Finanzgerichtspräsidenten positionieren sich in Münster
10. Juni 2010 von Michael Kaiser | Beitrag mailen | Beitrag drucken | Beitrag als PDF anzeigen |
Die Präsidenten der Finanzgerichte und der Präsident des Bundesfinanzhofs (BFH) Dr. h.c. Spindler haben – auf Einladung des Präsidenten des Finanzgerichts Münster Johannes Haferkamp – vom 06. bis 08.06.2010 im Festsaal des Erbdrostenhofes in Münster verschiedenste Fragen des finanzgerichtlichen Verfahrens diskutiert.

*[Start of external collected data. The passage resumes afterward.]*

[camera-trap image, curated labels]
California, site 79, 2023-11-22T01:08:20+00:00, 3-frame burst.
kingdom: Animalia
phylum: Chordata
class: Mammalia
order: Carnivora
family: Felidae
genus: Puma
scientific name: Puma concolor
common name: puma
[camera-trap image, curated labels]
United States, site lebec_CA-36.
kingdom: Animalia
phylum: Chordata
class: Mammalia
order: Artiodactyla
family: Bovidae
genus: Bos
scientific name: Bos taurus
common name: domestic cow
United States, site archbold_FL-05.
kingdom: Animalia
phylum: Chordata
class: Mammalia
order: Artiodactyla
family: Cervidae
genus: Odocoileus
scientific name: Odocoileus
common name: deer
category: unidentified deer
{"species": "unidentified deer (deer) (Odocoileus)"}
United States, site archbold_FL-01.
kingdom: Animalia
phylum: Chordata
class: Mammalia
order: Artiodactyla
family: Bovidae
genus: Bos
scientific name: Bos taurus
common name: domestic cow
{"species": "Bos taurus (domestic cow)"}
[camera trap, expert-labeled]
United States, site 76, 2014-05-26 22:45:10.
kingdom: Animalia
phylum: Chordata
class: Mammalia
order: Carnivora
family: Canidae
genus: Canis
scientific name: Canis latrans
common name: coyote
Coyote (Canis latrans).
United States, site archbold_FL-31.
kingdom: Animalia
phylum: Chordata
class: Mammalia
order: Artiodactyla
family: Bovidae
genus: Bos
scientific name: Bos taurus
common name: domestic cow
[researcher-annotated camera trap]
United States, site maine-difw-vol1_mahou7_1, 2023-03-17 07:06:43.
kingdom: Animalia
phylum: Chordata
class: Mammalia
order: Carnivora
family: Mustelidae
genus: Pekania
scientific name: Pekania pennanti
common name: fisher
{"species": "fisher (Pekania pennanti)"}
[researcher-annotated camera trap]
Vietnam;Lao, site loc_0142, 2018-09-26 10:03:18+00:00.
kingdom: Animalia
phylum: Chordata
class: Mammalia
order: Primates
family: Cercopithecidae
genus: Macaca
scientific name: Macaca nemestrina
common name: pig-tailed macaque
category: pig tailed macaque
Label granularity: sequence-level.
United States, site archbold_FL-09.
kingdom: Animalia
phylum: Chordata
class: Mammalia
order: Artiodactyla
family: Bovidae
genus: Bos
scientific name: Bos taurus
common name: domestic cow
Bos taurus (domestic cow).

Ein Schwerpunkt dabei war die Auseinandersetzung mit dem geplanten Gesetz über den Rechtsschutz bei überlangen Gerichtsverfahren. In ihrer gemeinsamen Stellungnahme (Anlage) betonen die Präsidenten, dass sie dem Anliegen, den gerichtlichen Rechtsschutz weiter zu optimieren, aufgeschlossen gegenüberstehen. Allerdings formulieren sie auch deutliche Kritik an dem Gesetzentwurf, insbesondere an der hier vorgesehenen Zuständigkeit der Oberlandesgerichte für etwaige Entschädigungsklagen, die auch finanzgerichtliche Verfahren betreffen können. Dies sei – so der Sprecher der Arbeitsgemeinschaft der Gerichtspräsidenten Helmut Plücker – wegen der regelmäßig steuerrechtlich schwierig zu beurteilenden Sachverhalte sachlich nicht zu rechtfertigen. Insoweit solle die Zuständigkeit des Bundesfinanzhofs erwogen werden. Die Auslagerung der Entschädigungsklagen wegen überlanger Gerichtsverfahren aus der Finanzgerichtsbarkeit erschwere die Rechtsverfolgung zudem insoweit, als die im Ausgangsverfahren postulationsfähigen Wirtschaftsprüfer und Steuerberater bei evtl. nachfolgenden Prozessen wegen überlanger Verfahrensdauer nicht weiter zur Vertretung berechtigt wären. Die Einbeziehung des Einspruchsverfahrens in die zu berücksichtigende Verfahrensdauer unterliege ebenso Bedenken wie die mögliche Parallelität von Ausgangs- und Entschädigungsverfahren. Probleme ergäben sich auch in Bezug auf die derzeit vorgesehenen Zeitpunkte für die Erhebung der Verzögerungsrüge und der Entschädigungsklage.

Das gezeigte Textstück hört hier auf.